### Passage provided
_ _ _ _ _

(Machine) Learning from the COVID-19 Lockdown about Electricity Market Performance with a Large Share of Renewables
Christoph Graf, Federico Quaglia, Frank A. Wolak

TL;DR
This paper analyzes the impact of COVID-19 lockdown-induced demand reductions on Italy's electricity market, revealing increased re-dispatch costs and potential market power exercises by suppliers with controllable units, highlighting challenges for renewable integration.
Contribution
It introduces a deep-learning model to estimate re-dispatch costs during low demand periods and links market power exercises to low net demand conditions with high renewable share.
Findings
Lockdown reduced day-ahead prices by 45%.
Re-dispatch costs increased by 73%.
Predicted re-dispatch costs were only 26% higher during lockdown.

_ _ _ _ _

### Excerpted records
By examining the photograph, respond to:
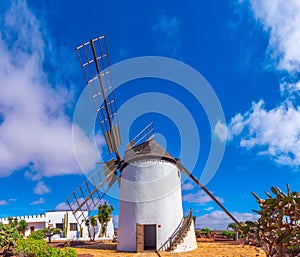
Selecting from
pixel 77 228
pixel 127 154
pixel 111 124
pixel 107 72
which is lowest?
pixel 77 228

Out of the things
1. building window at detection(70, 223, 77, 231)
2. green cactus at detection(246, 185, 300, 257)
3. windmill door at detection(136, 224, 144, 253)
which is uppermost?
green cactus at detection(246, 185, 300, 257)

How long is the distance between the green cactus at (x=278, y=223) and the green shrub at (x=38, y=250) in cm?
605

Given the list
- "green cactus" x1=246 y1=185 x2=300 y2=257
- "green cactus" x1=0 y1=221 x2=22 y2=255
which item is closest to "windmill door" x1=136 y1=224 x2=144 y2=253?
"green cactus" x1=0 y1=221 x2=22 y2=255

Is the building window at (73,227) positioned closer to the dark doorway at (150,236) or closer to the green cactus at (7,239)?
the dark doorway at (150,236)

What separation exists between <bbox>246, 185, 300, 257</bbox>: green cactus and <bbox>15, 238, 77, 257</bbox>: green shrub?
6.05m

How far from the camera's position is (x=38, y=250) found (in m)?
10.4

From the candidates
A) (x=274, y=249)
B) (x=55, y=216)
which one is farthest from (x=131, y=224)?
(x=55, y=216)

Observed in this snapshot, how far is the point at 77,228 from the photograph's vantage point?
3703cm

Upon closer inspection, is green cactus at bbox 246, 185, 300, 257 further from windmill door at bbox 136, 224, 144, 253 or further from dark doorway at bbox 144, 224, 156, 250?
dark doorway at bbox 144, 224, 156, 250

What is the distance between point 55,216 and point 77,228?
12.1ft

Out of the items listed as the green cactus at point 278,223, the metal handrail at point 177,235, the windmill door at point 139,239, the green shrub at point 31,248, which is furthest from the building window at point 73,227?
the green cactus at point 278,223

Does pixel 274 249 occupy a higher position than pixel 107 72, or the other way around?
pixel 107 72

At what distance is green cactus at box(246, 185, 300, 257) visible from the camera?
20.2 feet

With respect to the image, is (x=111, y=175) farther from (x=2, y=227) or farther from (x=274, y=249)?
(x=274, y=249)
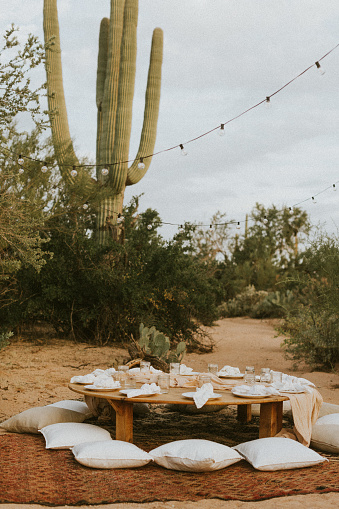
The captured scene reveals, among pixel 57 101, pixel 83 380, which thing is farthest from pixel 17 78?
pixel 57 101

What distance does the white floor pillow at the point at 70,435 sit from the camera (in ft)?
13.3

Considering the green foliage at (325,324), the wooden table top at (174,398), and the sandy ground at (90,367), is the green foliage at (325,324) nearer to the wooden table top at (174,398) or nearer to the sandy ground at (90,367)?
the sandy ground at (90,367)

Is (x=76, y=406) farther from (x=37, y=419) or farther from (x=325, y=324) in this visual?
(x=325, y=324)

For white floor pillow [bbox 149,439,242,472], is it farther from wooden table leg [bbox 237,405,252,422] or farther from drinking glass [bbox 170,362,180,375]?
wooden table leg [bbox 237,405,252,422]

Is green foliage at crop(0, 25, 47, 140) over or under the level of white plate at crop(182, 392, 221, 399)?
over

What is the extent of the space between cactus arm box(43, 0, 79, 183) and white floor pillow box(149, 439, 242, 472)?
7697 mm

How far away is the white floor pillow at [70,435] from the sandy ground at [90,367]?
104cm

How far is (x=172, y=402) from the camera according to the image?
3861mm

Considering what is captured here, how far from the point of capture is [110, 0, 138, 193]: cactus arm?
1125 centimetres

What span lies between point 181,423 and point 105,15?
36.3 ft

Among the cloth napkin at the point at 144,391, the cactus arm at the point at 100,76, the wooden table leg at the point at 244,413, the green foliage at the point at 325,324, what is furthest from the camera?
the cactus arm at the point at 100,76

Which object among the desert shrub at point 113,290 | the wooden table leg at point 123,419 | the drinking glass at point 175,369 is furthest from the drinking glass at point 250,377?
the desert shrub at point 113,290

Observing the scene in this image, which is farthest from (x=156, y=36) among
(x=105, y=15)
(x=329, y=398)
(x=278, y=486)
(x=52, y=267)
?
(x=278, y=486)

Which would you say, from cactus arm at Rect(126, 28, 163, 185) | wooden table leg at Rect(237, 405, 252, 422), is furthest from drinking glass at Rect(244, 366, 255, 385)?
cactus arm at Rect(126, 28, 163, 185)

_ _ _ _ _

### Questions to answer
A. Quote the part of the lockdown paper summary that opens with the words containing "(Machine) Learning from" and closes with "prices by 45%.".
B. Name every author listed for the lockdown paper summary.
You won't need the listing for any of this.

### Answers by item number
A.
(Machine) Learning from the COVID-19 Lockdown about Electricity Market Performance with a Large Share of Renewables
Christoph Graf, Federico Quaglia, Frank A. Wolak

TL;DR
This paper analyzes the impact of COVID-19 lockdown-induced demand reductions on Italy's electricity market, revealing increased re-dispatch costs and potential market power exercises by suppliers with controllable units, highlighting challenges for renewable integration.
Contribution
It introduces a deep-learning model to estimate re-dispatch costs during low demand periods and links market power exercises to low net demand conditions with high renewable share.
Findings
Lockdown reduced day-ahead prices by 45%.

B. Christoph Graf, Federico Quaglia, Frank A. Wolak